Crítica de Paula Vazquez Prieto - La Nación

Ya no tiene demasiado sentido afirmar que Clint Eastwood es uno de los últimos directores clásicos en vigencia. ¿Qué significa eso hoy en día? ¿Que es solvente en la construcción narrativa? ¿Que coloca la cámara a la altura de los ojos? Sus virtudes exceden cualquiera de esas frases hechas y se consagran en su mirada del mundo, más allá de modas y coyunturas, tensando el mármol que le corresponde a su trayectoria con el riesgo de su trabajo continuo.

En El caso de Richard Jewell, elige una historia (real) con aristas controvertidas: Richard Jewell (Paul Walter Hauser), guardia de seguridad con ambiciones de policía, encuentra una bomba durante un concierto celebrado en el marco de los Juegos Olímpicos de Atlanta 96. Su hazaña lo convierte primero en héroe, y luego en el terrorista doméstico de turno. Allí confluyen la desidia del FBI, la voracidad de los medios, la tendencia de las sociedades a celebrar los extremos. Sin embargo, lo que a Eastwood le interesa es el efecto devastador que ese hecho tiene en la vida de un hombre que cree en las instituciones como garantes del orden social. Es esa convicción la que se pone en entredicho, en tensión con sus valores inculcados y frente a un entorno que lo seduce al mismo tiempo que lo destruye.
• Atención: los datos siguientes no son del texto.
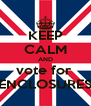 KEEP CALM AND vote for  ENCLOSURES - Personalised Poster A4 size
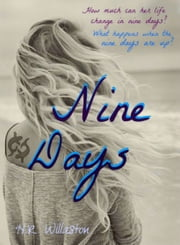 Nine Days ebook by HR Willaston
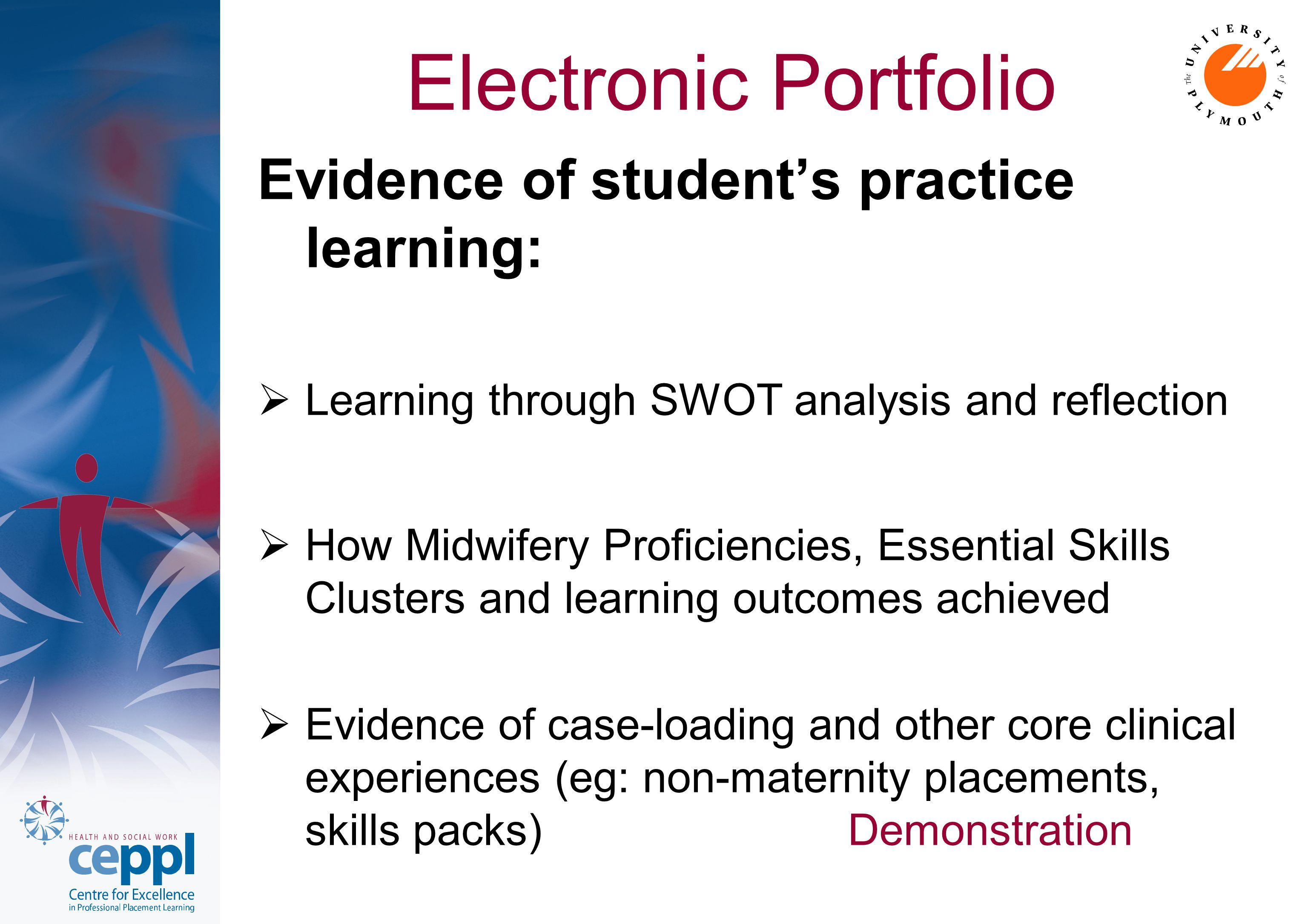 Electronic Portfolio Evidence of student's practice learning:  Learning through SWOT analysis and reflection  How Midwifery Proficiencies, Essential Skills Clusters and learning outcomes achieved  Evidence of case-loading and other core clinical experiences (eg: non-maternity placements, skills packs) Demonstration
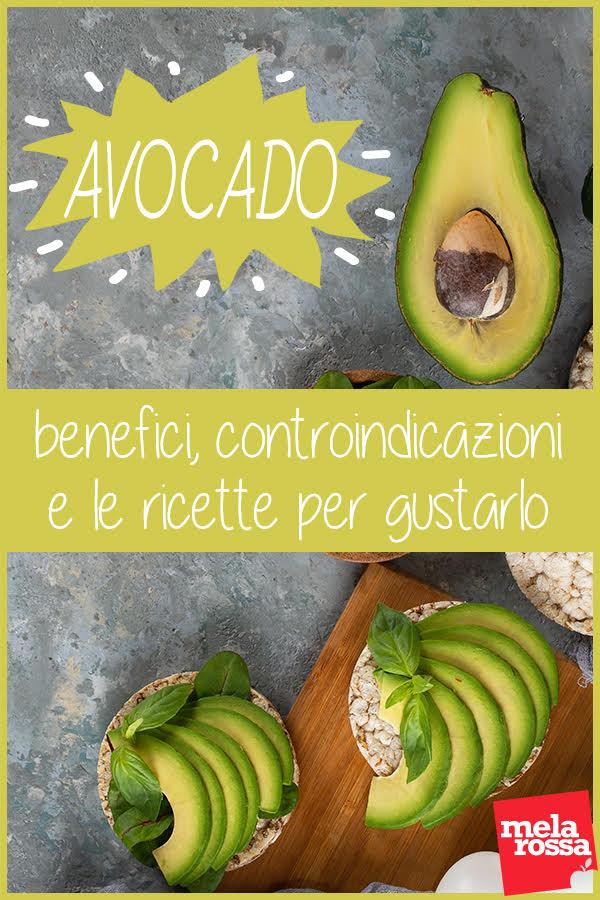 avocado: benefici, valori nutrizionali e ricette
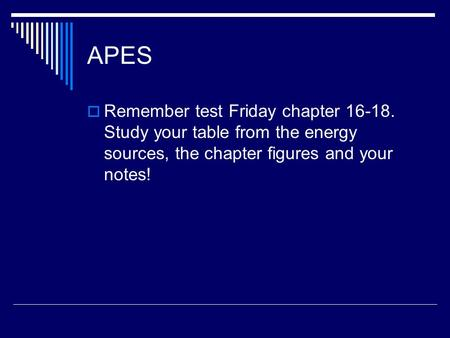 APES  Remember test Friday chapter 16-18. Study your table from the energy sources, the chapter figures and your notes!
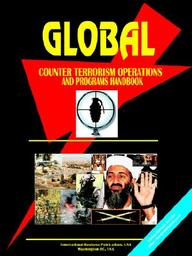 Global Counter Terrorism Operations & Procrams Handbook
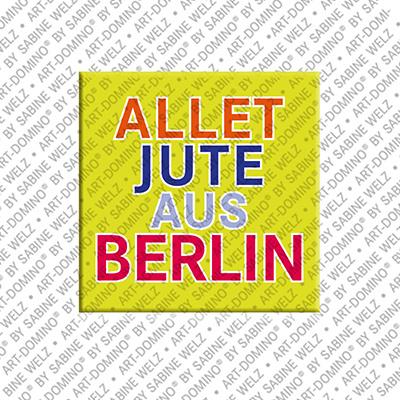 ART-DOMINO® BY SABINE WELZ Allet Jute aus Berlin – Magnet mit Spass-Text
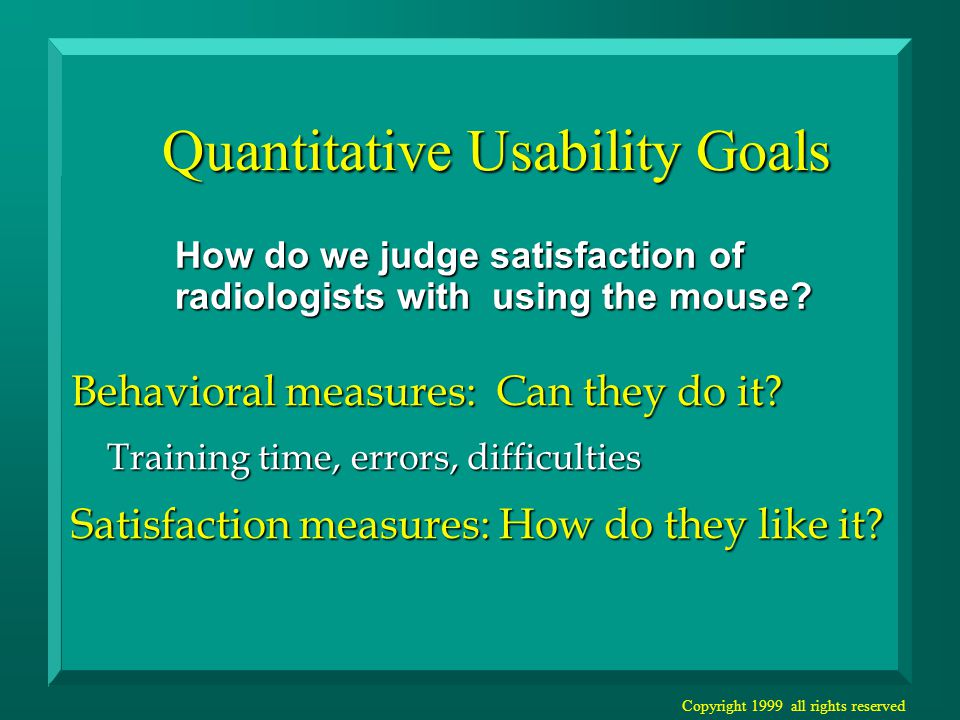 Copyright 1999 all rights reserved Quantitative Usability Goals How do we judge satisfaction of radiologists with using the mouse.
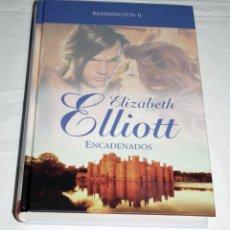 Libros de segunda mano: LIBRO DE ELISABETH ELLIOT - ENCADENADOS. Lote 191169133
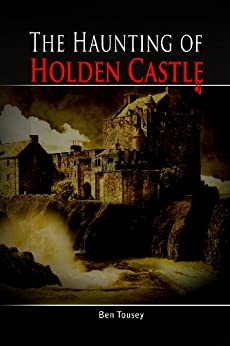 The Haunting of Holden Castle by [Ben Tousey]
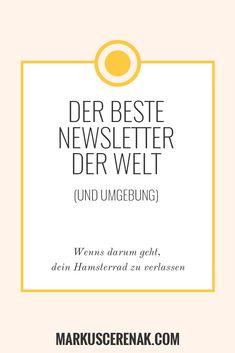 DER BESTE NEWSLETTER DER WELT (UND UMGEBUNG): TSCHÜSS HAMSTERRAD - HALLO FREIHEIT! In meinem wöchentlichen Newsletter liefere ich dir nicht nur meine besten Tipps (und zwar exklusiv für Newsletter-Abonnenten) sondern es gibt auch immer wieder Überraschungen wie kostenlose eBooks, Hörbücher, exklusive Blogartikel, Video-Streams und vieles mehr!
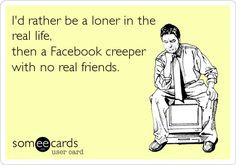 ... loner in the real life, then a Facebook creeper with no real friends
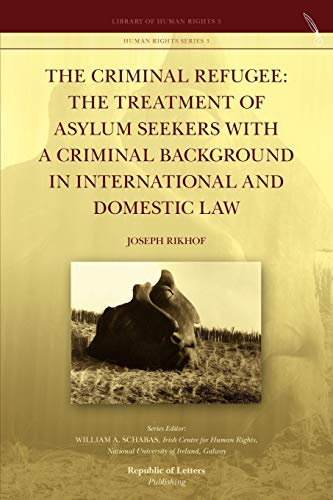 9789089791122: The Criminal Refugee: the Treatment of Asylum Seekers with a Criminal Background in International and Domestic Law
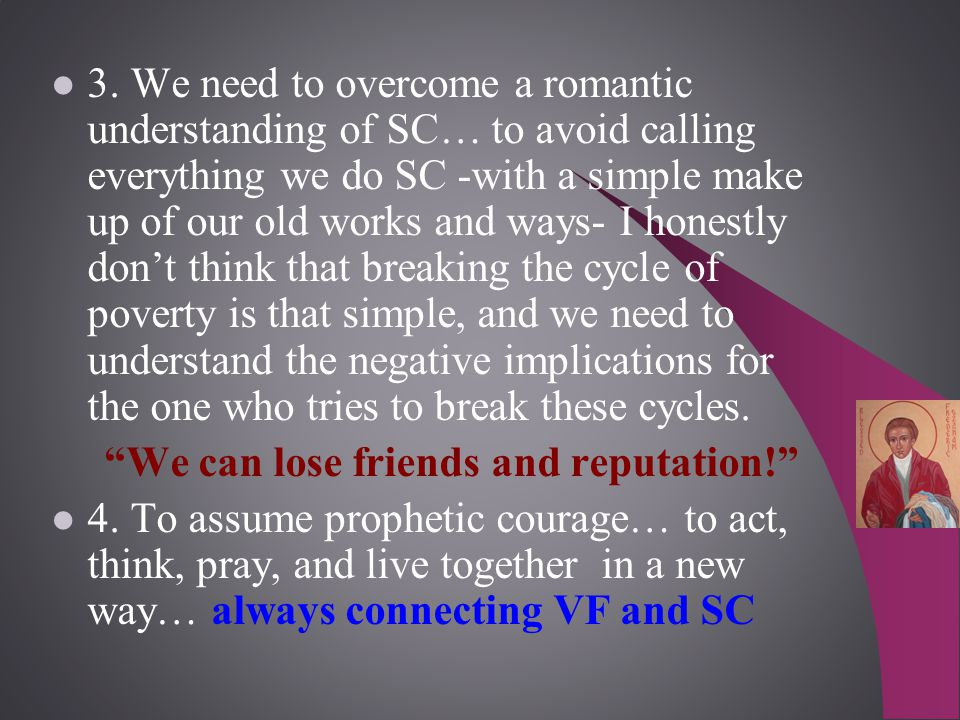 3. We need to overcome a romantic understanding of SC… to avoid calling everything we do SC -with a simple make up of our old works and ways- I honest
La película fue polémica en los Estados Unidos por dos razones. El efectivo tiro por elevación a la administración demócrata de Clinton (desde la voz de un republicano), marco en el que un hombre inocente es acusado por poderes impostores, propensos a los simulacros y la doble moral. Pero sobre todo por su retrato sesgado de la periodista Kathy Scruggs (Olivia Wilde), promotora de la acusación periodística de Jewell, convertida en una infeliz metáfora de la inmoralidad de los medios de comunicación. Es este el punto débil de la película, donde sacrifica la complejidad de Scruggs para convertirla en el engranaje ideal de un andamiaje de errores y complicidades.

Los heroísmos en el cine de Eastwood son siempre ambiguos y ajenos a la épica. Como su ejemplar Bronco Billy, sus personajes son idealistas de un mundo obsoleto. Pero es justamente esa falta de grandeza a los ojos de la época lo que los eleva para la mirada de Eastwood, lo que los destaca -como a Jewell-cuando nada en su genética o circunstancias podría haberlo indicado.

Su cine está consagrado a esa justicia en la representación, que únicamente la ficción puede asumir, deudora sí de los mandatos crepusculares de John Ford, pero atravesada por una proeza que solo le pertenece a este gran director.